• EXCERPT
◆ ◆ ◆
I just thought I would provide a link to some projects I’ve been working on that make use of ULMFiT and the fastai library.
The first is YouToxic: 22.214.171.124 (github: https://github.com/jhochmuth/YouToxic)
It is a python web application that provides analytics for text toxicity. You can specify a twitter user or a youtube video URL and it will collect the tweets/youtube comments and make predictions for each text. You can also manually enter text or provide a csv/xls file.
The models were trained on the dataset from the Kaggle Toxic Comment Competition using the ULMFiT method. There are four different models - one for each type of toxicity that I chose to include.
I used the Dash - Plotly framework to build the application. It was then dockerized and deployed to a Google Kubernetes cluster.
The other project is Antidote: https://github.com/jhochmuth/Antidote
It takes some of the same ideas from the former project but applies them to a Chrome extension. When you visit the comments section of a youtube video, it will automatically hide toxic comments. The user can control the sensitivity of the extension (the sensitivity setting just controls the threshold at which a comment is considered toxic).
Even though Youtube already checks each comment for toxicity, I find that it is very generous. Everybody reading this probably knows from personal experience that there is plenty of toxic content that makes it through their filter. I think they are only trying to block comments that are “severely toxic” (a separate category from “toxic” in the dataset). My extension provides another advantage in that you can control the sensitivity yourself.
◆ ◆ ◆
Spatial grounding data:
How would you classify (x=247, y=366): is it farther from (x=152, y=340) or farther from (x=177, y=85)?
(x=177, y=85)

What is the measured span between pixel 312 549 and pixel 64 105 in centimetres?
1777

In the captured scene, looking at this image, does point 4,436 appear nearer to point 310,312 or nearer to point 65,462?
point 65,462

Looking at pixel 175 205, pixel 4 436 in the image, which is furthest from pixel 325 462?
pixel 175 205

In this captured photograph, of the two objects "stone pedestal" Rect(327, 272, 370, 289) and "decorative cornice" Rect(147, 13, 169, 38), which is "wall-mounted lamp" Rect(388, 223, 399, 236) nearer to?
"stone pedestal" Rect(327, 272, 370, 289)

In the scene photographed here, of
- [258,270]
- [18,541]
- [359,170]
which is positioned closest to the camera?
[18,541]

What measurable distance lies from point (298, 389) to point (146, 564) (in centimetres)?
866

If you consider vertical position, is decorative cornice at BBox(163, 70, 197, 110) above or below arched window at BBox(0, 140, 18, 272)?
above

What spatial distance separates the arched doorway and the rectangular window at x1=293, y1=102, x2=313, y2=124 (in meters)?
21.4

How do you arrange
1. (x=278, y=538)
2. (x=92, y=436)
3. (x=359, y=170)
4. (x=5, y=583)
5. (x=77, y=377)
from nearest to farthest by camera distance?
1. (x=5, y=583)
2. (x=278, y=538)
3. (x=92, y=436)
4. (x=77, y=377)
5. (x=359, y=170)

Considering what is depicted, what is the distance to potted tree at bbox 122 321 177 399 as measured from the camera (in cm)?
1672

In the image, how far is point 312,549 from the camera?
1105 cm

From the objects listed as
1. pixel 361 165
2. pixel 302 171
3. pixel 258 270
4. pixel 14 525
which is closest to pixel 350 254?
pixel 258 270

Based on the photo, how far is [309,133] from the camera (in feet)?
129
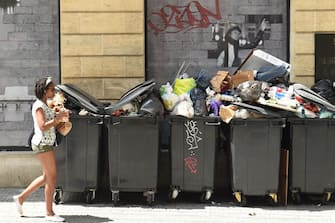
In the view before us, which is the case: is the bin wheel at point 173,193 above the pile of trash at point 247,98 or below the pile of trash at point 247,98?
below

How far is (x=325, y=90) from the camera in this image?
26.1 ft

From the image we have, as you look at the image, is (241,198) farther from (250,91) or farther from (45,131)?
(45,131)

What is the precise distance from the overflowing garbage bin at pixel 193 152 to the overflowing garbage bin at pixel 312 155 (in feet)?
3.17

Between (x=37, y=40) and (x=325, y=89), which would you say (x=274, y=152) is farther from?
(x=37, y=40)

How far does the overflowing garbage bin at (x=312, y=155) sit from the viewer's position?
7395 mm

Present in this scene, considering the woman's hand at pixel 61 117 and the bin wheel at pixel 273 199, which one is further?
the bin wheel at pixel 273 199

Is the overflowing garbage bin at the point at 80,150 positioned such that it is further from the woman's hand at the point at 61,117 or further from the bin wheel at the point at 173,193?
the bin wheel at the point at 173,193

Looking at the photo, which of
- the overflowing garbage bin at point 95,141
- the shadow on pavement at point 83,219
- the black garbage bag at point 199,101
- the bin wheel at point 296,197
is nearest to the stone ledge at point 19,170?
the overflowing garbage bin at point 95,141

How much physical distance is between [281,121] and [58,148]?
2729mm

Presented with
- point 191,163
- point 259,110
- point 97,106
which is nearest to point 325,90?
point 259,110

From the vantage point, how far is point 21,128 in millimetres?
9172

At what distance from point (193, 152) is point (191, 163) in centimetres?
14

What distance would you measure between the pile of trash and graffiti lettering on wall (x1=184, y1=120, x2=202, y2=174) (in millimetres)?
123

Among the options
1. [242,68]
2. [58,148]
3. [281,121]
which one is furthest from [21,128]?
[281,121]
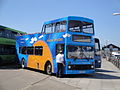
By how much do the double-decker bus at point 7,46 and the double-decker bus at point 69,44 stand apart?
5282 millimetres

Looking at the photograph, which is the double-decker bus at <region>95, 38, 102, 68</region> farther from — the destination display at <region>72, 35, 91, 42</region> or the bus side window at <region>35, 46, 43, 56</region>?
the bus side window at <region>35, 46, 43, 56</region>

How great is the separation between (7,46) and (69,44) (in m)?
9.44

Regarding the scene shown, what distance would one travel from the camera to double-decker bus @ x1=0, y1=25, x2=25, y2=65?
17.1 metres

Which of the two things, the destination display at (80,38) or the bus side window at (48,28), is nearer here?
the destination display at (80,38)

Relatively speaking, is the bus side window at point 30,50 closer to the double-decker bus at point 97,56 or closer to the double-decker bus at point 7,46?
the double-decker bus at point 7,46

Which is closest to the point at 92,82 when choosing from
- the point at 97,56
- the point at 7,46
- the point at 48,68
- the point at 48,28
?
the point at 48,68

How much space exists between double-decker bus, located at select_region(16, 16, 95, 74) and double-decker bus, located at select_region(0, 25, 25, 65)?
17.3 feet

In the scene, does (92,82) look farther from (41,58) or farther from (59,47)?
(41,58)

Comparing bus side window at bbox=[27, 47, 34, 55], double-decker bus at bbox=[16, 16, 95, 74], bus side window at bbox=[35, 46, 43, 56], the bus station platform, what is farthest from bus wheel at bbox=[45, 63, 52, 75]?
bus side window at bbox=[27, 47, 34, 55]

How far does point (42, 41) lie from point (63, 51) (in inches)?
106

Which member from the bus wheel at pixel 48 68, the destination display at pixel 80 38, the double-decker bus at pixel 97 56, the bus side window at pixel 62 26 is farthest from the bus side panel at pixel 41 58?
the double-decker bus at pixel 97 56

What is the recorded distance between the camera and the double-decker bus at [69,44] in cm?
1086

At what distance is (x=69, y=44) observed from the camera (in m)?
10.8

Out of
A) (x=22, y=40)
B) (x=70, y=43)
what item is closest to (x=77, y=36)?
(x=70, y=43)
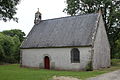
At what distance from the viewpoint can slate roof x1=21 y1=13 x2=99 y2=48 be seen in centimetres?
2775

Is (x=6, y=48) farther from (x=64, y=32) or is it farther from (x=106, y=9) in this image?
(x=106, y=9)

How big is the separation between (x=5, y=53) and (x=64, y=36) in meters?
20.3

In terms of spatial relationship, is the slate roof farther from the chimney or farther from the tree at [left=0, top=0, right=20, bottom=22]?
the tree at [left=0, top=0, right=20, bottom=22]

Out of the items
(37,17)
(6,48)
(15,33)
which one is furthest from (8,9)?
(15,33)

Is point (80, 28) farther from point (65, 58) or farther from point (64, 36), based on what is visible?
point (65, 58)

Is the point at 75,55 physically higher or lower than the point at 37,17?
lower

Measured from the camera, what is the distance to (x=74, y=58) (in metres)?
27.5

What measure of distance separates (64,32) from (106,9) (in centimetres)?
1190

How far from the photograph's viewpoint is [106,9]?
122ft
◆ ◆ ◆
• ASSIGNED TASK
Answer these questions about the forum post above:
1. Which dataset were the YouToxic models trained on?
2. Where was the YouToxic application deployed after it was dockerized?
3. What does the sensitivity setting in the Antidote extension control?

• TASK ANSWER
1. The dataset from the Kaggle Toxic Comment Competition.
2. To a Google Kubernetes cluster.
3. The threshold at which a comment is considered toxic.